Messerangriffe in Israel: Gewalt wird zum Dauerproblem
Bei Angriffen mit Messern gibt es in Israel weitere Tote. Sie können jederzeit stattfinden. Ein Wundermittel dagegen gibt es nicht.
Paradoxerweise handelt es sich bei dem Opfer der Scherenattacke um einen Palästinenser aus Bethlehem, während ein israelischer Sicherheitsmann offenbar infolge eines Querschlägers Verletzungen an der Hand davontrug.
Der Überfall war der erste Anschlag in Jerusalem seit zwei Wochen. Die meisten Angriffe ereignen sich im südlichen Westjordanland. Israels Sicherheitsapparat verhängte ein Einreiseverbot. Die rund 2.000 Palästinenser, die im Siedlungsblock Gusch Etzion zwischen Bethlehem und Hebron ihren Lebensunterhalt verdienen, können derzeit ihre Arbeitsplätze nicht erreichen.
Unter Berufung auf Augenzeugen berichtete die palästinensische Nachrichtenagentur Maan von „fliegenden Straßenkontrollpunkten“. Laut Nachrichtenportal Ynet ist offenbar auch die Errichtung weiterer permanenter Trennanlagen in der Diskussion. US-Außenminister John Kerry wird am Dienstag zu erneuten Vermittlungsgesprächen in Jerusalem erwartet.
Die Vorstellung, dass die aktuelle Gewaltwelle in absehbarer Zukunft wieder abebben wird, ist vorbei. Das Hauptproblem bei den Messerattacken, so erklärt der Terrorexperte Shaul Shay vom Interdisziplinären Zentrum für Politik und Strategie in Herzlia, ist, dass sie „jederzeit, überall und durch jeden verübt werden können“.
Das Täterprofil umfasst Männer und Frauen, Palästinenser aus dem Westjordanland und arabische Israelis. Die Altersspanne reicht von 11 bis 40 Jahren. Eine neue Dimension ist der Einsatz von Schusswaffen. Ein „Wundermittel“, so meint Shay, „gibt es weder für die eine noch die andere Art der Angriffe.“
„Schon schlimmere Zeiten erlebt“
Wichtig sei, dass die Öffentlichkeit wachsam bliebe, außerdem seien ein umfangreiches Sicherheitsaufgebot und Abschreckungsmaßnahmen nötig. „Die Terroristen müssen wissen, dass ihre Chancen, lebend davonzukommen, minimal sind, und dass die Familien ihre Häuser verlieren.“ Teil der israelischen Anti-Terror-Maßnahmen ist die Zerstörung der Häuser, in denen die Attentäter leben. Israel habe „schon schlimmere Zeiten erlebt“, sagt der Terrorexperte und rät dazu, die Proportionen nicht aus den Augen zu verlieren.
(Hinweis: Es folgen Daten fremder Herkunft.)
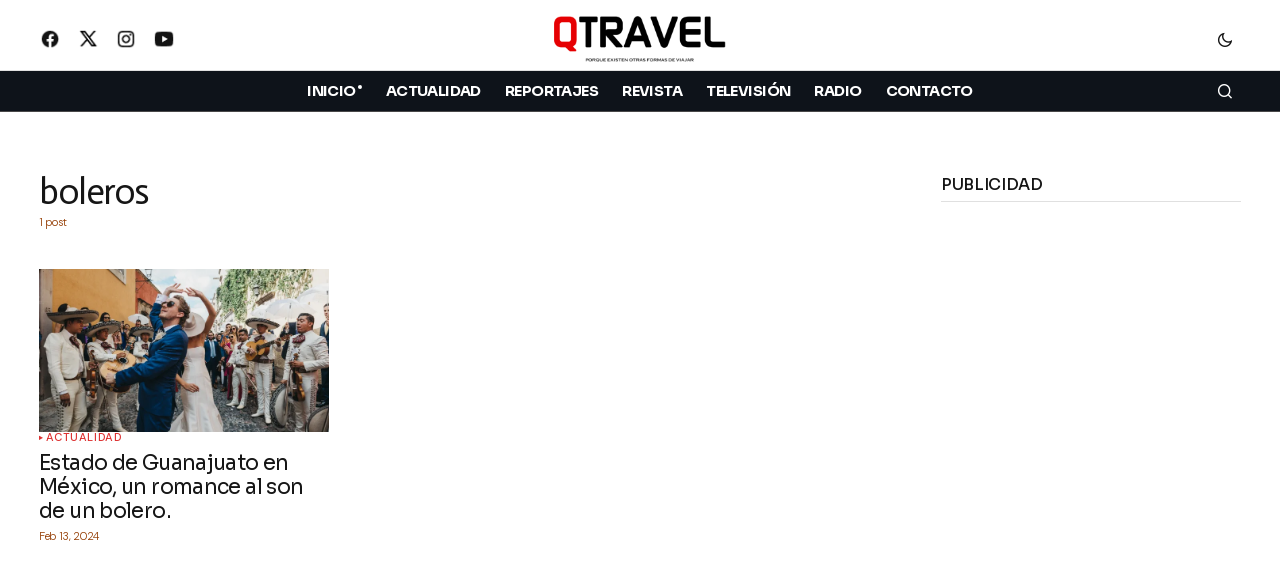

--- FILE ---
content_type: text/html; charset=utf-8
request_url: https://www.google.com/recaptcha/api2/aframe
body_size: 268
content:
<!DOCTYPE HTML><html><head><meta http-equiv="content-type" content="text/html; charset=UTF-8"></head><body><script nonce="q0TFefyk9L6zAGrWOW1o8w">/** Anti-fraud and anti-abuse applications only. See google.com/recaptcha */ try{var clients={'sodar':'https://pagead2.googlesyndication.com/pagead/sodar?'};window.addEventListener("message",function(a){try{if(a.source===window.parent){var b=JSON.parse(a.data);var c=clients[b['id']];if(c){var d=document.createElement('img');d.src=c+b['params']+'&rc='+(localStorage.getItem("rc::a")?sessionStorage.getItem("rc::b"):"");window.document.body.appendChild(d);sessionStorage.setItem("rc::e",parseInt(sessionStorage.getItem("rc::e")||0)+1);localStorage.setItem("rc::h",'1769764699277');}}}catch(b){}});window.parent.postMessage("_grecaptcha_ready", "*");}catch(b){}</script></body></html>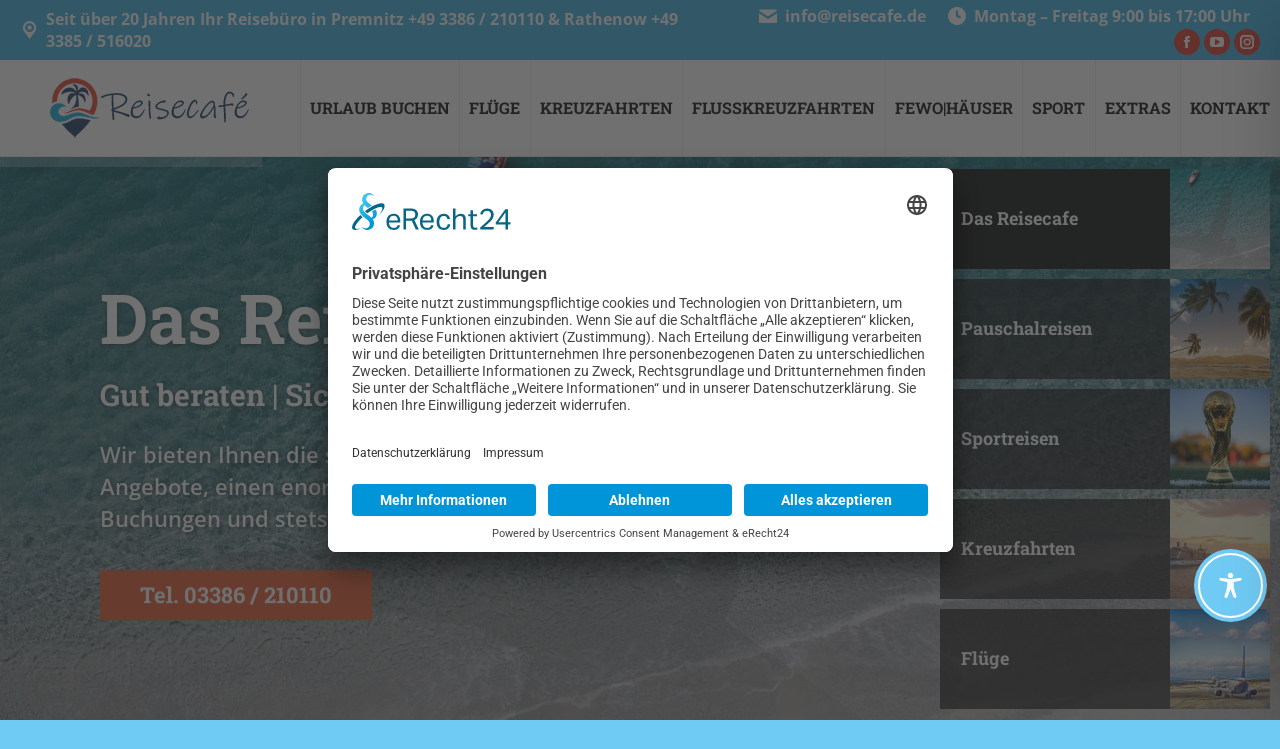

--- FILE ---
content_type: image/svg+xml
request_url: https://reisecafe.de/wp-content/themes/dt-the7/images/the7-chevron-down.svg
body_size: 71
content:
<svg enable-background="new 0 0 16 16" viewBox="0 0 16 16" xmlns="http://www.w3.org/2000/svg"><path d="m14.7 4.3c-.4-.4-1-.4-1.4 0l-5.3 5.3-5.3-5.3c-.4-.4-1-.4-1.4 0-.2.2-.3.4-.3.7s.1.5.3.7l6 6c.2.2.4.3.7.3.3 0 .5-.1.7-.3l6-6c.2-.2.3-.4.3-.7s-.1-.5-.3-.7z"/></svg>

--- FILE ---
content_type: application/javascript
request_url: https://widget.superchat.de/snippet.js?applicationKey=WCPWQ8maMLXdB0LwBg1zNl52pR
body_size: 58
content:
(()=>{var t=function(){var t=document.createElement("script");t.type="text/javascript",t.async=!0,t.src="".concat("https://widget.superchat.de","/sdk.js"),t.onload=function(){window.Superchat.init({applicationKey:"WCPWQ8maMLXdB0LwBg1zNl52pR"})},document.body.appendChild(t)};"complete"===document.readyState?t():window.addEventListener("load",t)})();

--- FILE ---
content_type: image/svg+xml
request_url: https://reisecafe.de/wp-content/themes/dt-the7/images/the7-chevron-side.svg
body_size: 73
content:
<svg enable-background="new 0 0 16 16" viewBox="0 0 16 16" xmlns="http://www.w3.org/2000/svg"><path d="m4.3 1.3c-.4.4-.4 1 0 1.4l5.3 5.3-5.3 5.3c-.4.4-.4 1 0 1.4.2.2.4.3.7.3s.5-.1.7-.3l6-6c.2-.2.3-.4.3-.7 0-.3-.1-.5-.3-.7l-6-6c-.2-.2-.4-.3-.7-.3s-.5.1-.7.3z"/></svg>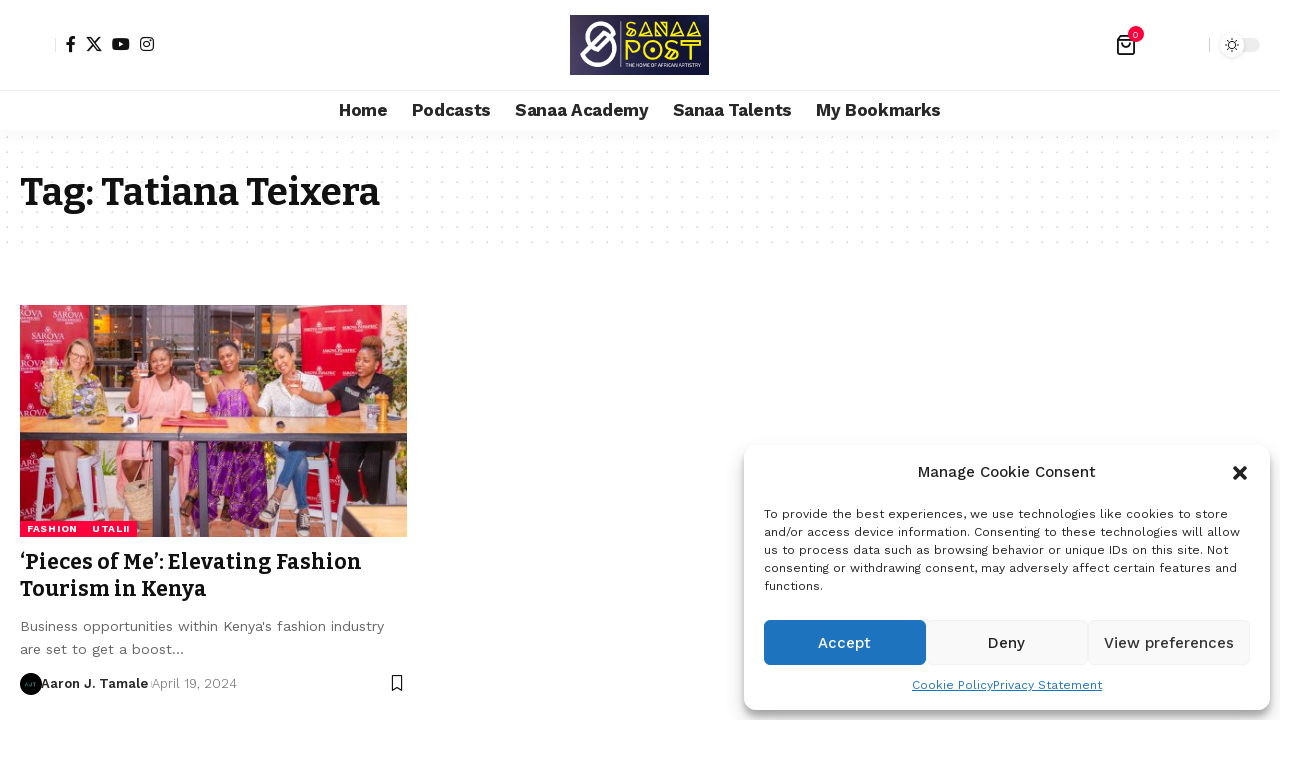

--- FILE ---
content_type: text/html; charset=utf-8
request_url: https://www.google.com/recaptcha/api2/aframe
body_size: 269
content:
<!DOCTYPE HTML><html><head><meta http-equiv="content-type" content="text/html; charset=UTF-8"></head><body><script nonce="WVHTRL4V6oGmnLOQWh0XSg">/** Anti-fraud and anti-abuse applications only. See google.com/recaptcha */ try{var clients={'sodar':'https://pagead2.googlesyndication.com/pagead/sodar?'};window.addEventListener("message",function(a){try{if(a.source===window.parent){var b=JSON.parse(a.data);var c=clients[b['id']];if(c){var d=document.createElement('img');d.src=c+b['params']+'&rc='+(localStorage.getItem("rc::a")?sessionStorage.getItem("rc::b"):"");window.document.body.appendChild(d);sessionStorage.setItem("rc::e",parseInt(sessionStorage.getItem("rc::e")||0)+1);localStorage.setItem("rc::h",'1768592869837');}}}catch(b){}});window.parent.postMessage("_grecaptcha_ready", "*");}catch(b){}</script></body></html>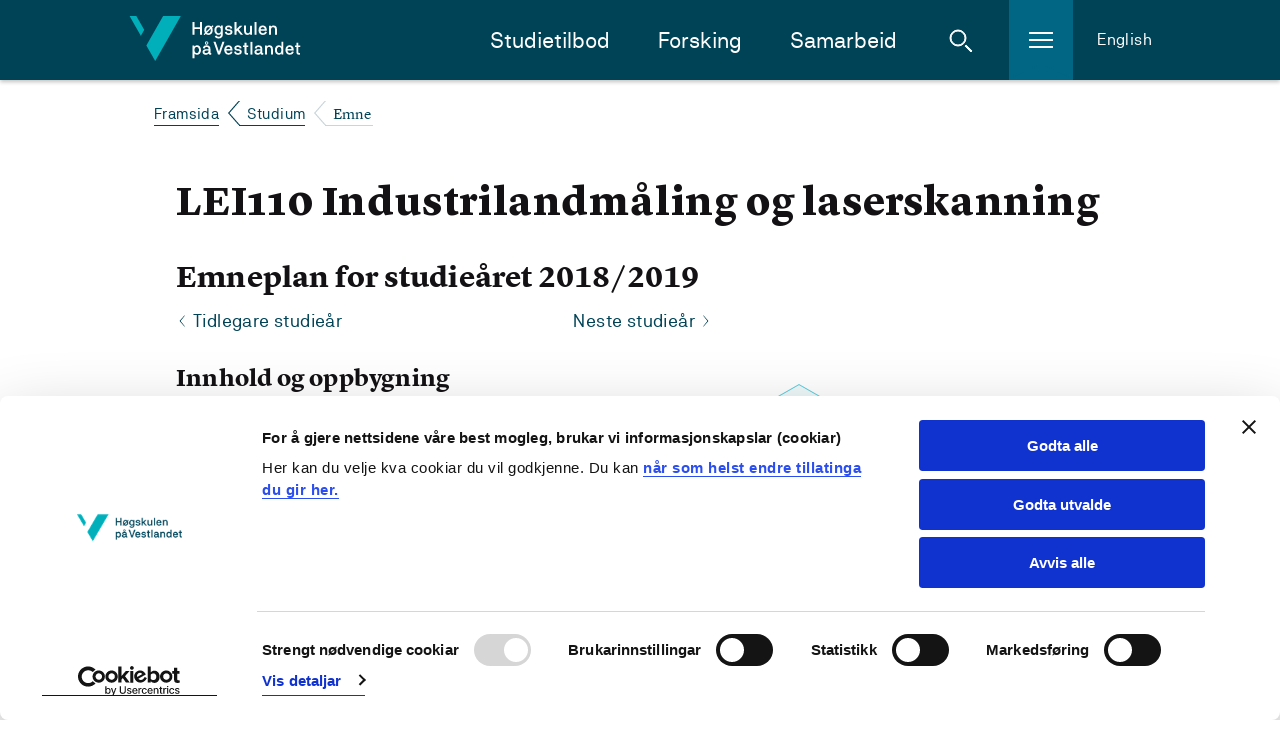

--- FILE ---
content_type: application/x-javascript
request_url: https://consentcdn.cookiebot.com/consentconfig/8a7ed96c-7ea3-4dcb-9db2-e4de76e4d172/hvl.no/configuration.js
body_size: 1102
content:
CookieConsent.configuration.tags.push({id:191088656,type:"script",tagID:"",innerHash:"",outerHash:"",tagHash:"4005874535605",url:"https://consent.cookiebot.com/uc.js",resolvedUrl:"https://consent.cookiebot.com/uc.js",cat:[1]});CookieConsent.configuration.tags.push({id:191088657,type:"script",tagID:"",innerHash:"",outerHash:"",tagHash:"4707682826980",url:"",resolvedUrl:"",cat:[1,3,4,5]});CookieConsent.configuration.tags.push({id:191088658,type:"iframe",tagID:"",innerHash:"",outerHash:"",tagHash:"14587158333119",url:"https://www.youtube-nocookie.com/embed/qkQVdPnqBx8?wmode=transparent",resolvedUrl:"https://www.youtube-nocookie.com/embed/qkQVdPnqBx8?wmode=transparent",cat:[4]});CookieConsent.configuration.tags.push({id:191088659,type:"script",tagID:"",innerHash:"",outerHash:"",tagHash:"12445816065557",url:"https://hvl.boost.ai/chatPanel/chatPanel.js",resolvedUrl:"https://hvl.boost.ai/chatPanel/chatPanel.js",cat:[5]});CookieConsent.configuration.tags.push({id:191088660,type:"script",tagID:"",innerHash:"",outerHash:"",tagHash:"4805179039598",url:"",resolvedUrl:"",cat:[1,3,4]});CookieConsent.configuration.tags.push({id:191088661,type:"script",tagID:"",innerHash:"",outerHash:"",tagHash:"3436645072617",url:"",resolvedUrl:"",cat:[5]});CookieConsent.configuration.tags.push({id:191088665,type:"script",tagID:"",innerHash:"",outerHash:"",tagHash:"11938433976626",url:"",resolvedUrl:"",cat:[3,4]});CookieConsent.configuration.tags.push({id:191088668,type:"iframe",tagID:"",innerHash:"",outerHash:"",tagHash:"4222262470387",url:"https://www.youtube.com/embed/5S0_8MFEEa4?feature=oembed",resolvedUrl:"https://www.youtube.com/embed/5S0_8MFEEa4?feature=oembed",cat:[4]});CookieConsent.configuration.tags.push({id:191088675,type:"iframe",tagID:"",innerHash:"",outerHash:"",tagHash:"9067074642905",url:"https://player.vimeo.com/video/1044673937?h=fbf2a2550e&badge=0&autopause=0&player_id=0&app_id=58479",resolvedUrl:"https://player.vimeo.com/video/1044673937?h=fbf2a2550e&badge=0&autopause=0&player_id=0&app_id=58479",cat:[3]});CookieConsent.configuration.tags.push({id:191088677,type:"image",tagID:"",innerHash:"",outerHash:"",tagHash:"1123550492064",url:"https://www.ntnu.no/wiki/download/thumbnails/234489366/image2021-12-13_18-26-48.png?version=1&modificationDate=1639416344000&api=v2",resolvedUrl:"https://www.ntnu.no/wiki/download/thumbnails/234489366/image2021-12-13_18-26-48.png?version=1&modificationDate=1639416344000&api=v2",cat:[1]});CookieConsent.configuration.tags.push({id:191088678,type:"iframe",tagID:"",innerHash:"",outerHash:"",tagHash:"8488126455258",url:"https://www.youtube.com/embed/S6OddRoqctY?si=aZQ_1vfe6vHPppkM",resolvedUrl:"https://www.youtube.com/embed/S6OddRoqctY?si=aZQ_1vfe6vHPppkM",cat:[4]});CookieConsent.configuration.tags.push({id:191088679,type:"iframe",tagID:"",innerHash:"",outerHash:"",tagHash:"5897361931890",url:"https://w.soundcloud.com/player/?url=https%3A//api.soundcloud.com/tracks/878367997&color=%23ff5500&auto_play=false&hide_related=false&show_comments=true&show_user=true&show_reposts=false&show_teaser=true",resolvedUrl:"https://w.soundcloud.com/player/?url=https%3A//api.soundcloud.com/tracks/878367997&color=%23ff5500&auto_play=false&hide_related=false&show_comments=true&show_user=true&show_reposts=false&show_teaser=true",cat:[1,3]});CookieConsent.configuration.tags.push({id:191088681,type:"iframe",tagID:"",innerHash:"",outerHash:"",tagHash:"3823751545296",url:"https://www.youtube.com/embed/img_iLRT_jQ",resolvedUrl:"https://www.youtube.com/embed/img_iLRT_jQ",cat:[4]});CookieConsent.configuration.tags.push({id:191088682,type:"iframe",tagID:"",innerHash:"",outerHash:"",tagHash:"13019419882139",url:"https://hvl.cloud.panopto.eu/Panopto/Pages/embed.aspx?id=57822823-dad3-435a-a223-b2e4008426d2",resolvedUrl:"https://hvl.cloud.panopto.eu/Panopto/Pages/embed.aspx?id=57822823-dad3-435a-a223-b2e4008426d2",cat:[5]});CookieConsent.configuration.tags.push({id:191088683,type:"iframe",tagID:"",innerHash:"",outerHash:"",tagHash:"11408776457880",url:"https://my.matterport.com/show/?m=Jg9xbQVHxiX&brand=0",resolvedUrl:"https://my.matterport.com/show/?m=Jg9xbQVHxiX&brand=0",cat:[1]});CookieConsent.configuration.tags.push({id:191088684,type:"script",tagID:"",innerHash:"",outerHash:"",tagHash:"4299296358520",url:"https://www.hvl.no/internett/js/vacancy/vacancy-list.js?v=1",resolvedUrl:"https://www.hvl.no/internett/js/vacancy/vacancy-list.js?v=1",cat:[1]});CookieConsent.configuration.tags.push({id:191088686,type:"image",tagID:"",innerHash:"",outerHash:"",tagHash:"1522184160487",url:"https://i.ntnu.no/c/wiki/get_page_attachment?p_l_id=1307200529&nodeId=1306956301&title=Kryptering+av+filer&fileName=zip1.png",resolvedUrl:"https://i.ntnu.no/c/wiki/get_page_attachment?p_l_id=1307200529&nodeId=1306956301&title=Kryptering+av+filer&fileName=zip1.png",cat:[1,2]});CookieConsent.configuration.tags.push({id:191088687,type:"iframe",tagID:"",innerHash:"",outerHash:"",tagHash:"4474485561826",url:"https://app.powerbi.com/view?r=eyJrIjoiMWVhZDc5YzktNWE1ZC00Yzc5LThkOGEtNjA0YThjMGM3MzBhIiwidCI6IjBhMWQ3OTk1LWI3MzQtNGQyOS04YjkwLWJhOWEwNzViZGQ2ZCIsImMiOjh9&pageName=bf1de8a89157c0db663c",resolvedUrl:"https://app.powerbi.com/view?r=eyJrIjoiMWVhZDc5YzktNWE1ZC00Yzc5LThkOGEtNjA0YThjMGM3MzBhIiwidCI6IjBhMWQ3OTk1LWI3MzQtNGQyOS04YjkwLWJhOWEwNzViZGQ2ZCIsImMiOjh9&pageName=bf1de8a89157c0db663c",cat:[1,3,5]});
22 Tote forderte die Gewalt bisher auf israelischer Seite, 97 Palästinenser starben, und rund 1.200 sind in den vergangenen Wochen verhaftet worden. In den palästinensischen Medien ist von „Hinrichtungen“ die Rede, wenn bei einer Messerattacke der Angreifer „neutralisiert“ wird, so der israelische Wortlaut, der in der Regel die Tötung des Angreifers meint. Ausgelöst wurden die neuen Eskalationen durch das Gerücht, Israel wolle den Status quo auf dem Tempelberg abschaffen und an der Stelle der islamischen Heiligtümer einen jüdischen Tempel errichten.
„Die Situation ist nicht einfach“, sagt Saki Jahab, Rettungssanitäter des Roten Davidsterns. „Man fragt sich immer, ob man richtig gehandelt hat, vor allem, wenn ein Verletzter stirbt.“ Mehrmals pro Woche wird der 47-Jährige zum Einsatz gerufen. Er behandelte die 21-jährige israelische Tramperin, die am Sonntag im Gusch Etzion mit einem Messer überfallen wurde und kurze Zeit später ihren Wunden an Kopf und Oberkörper erlag.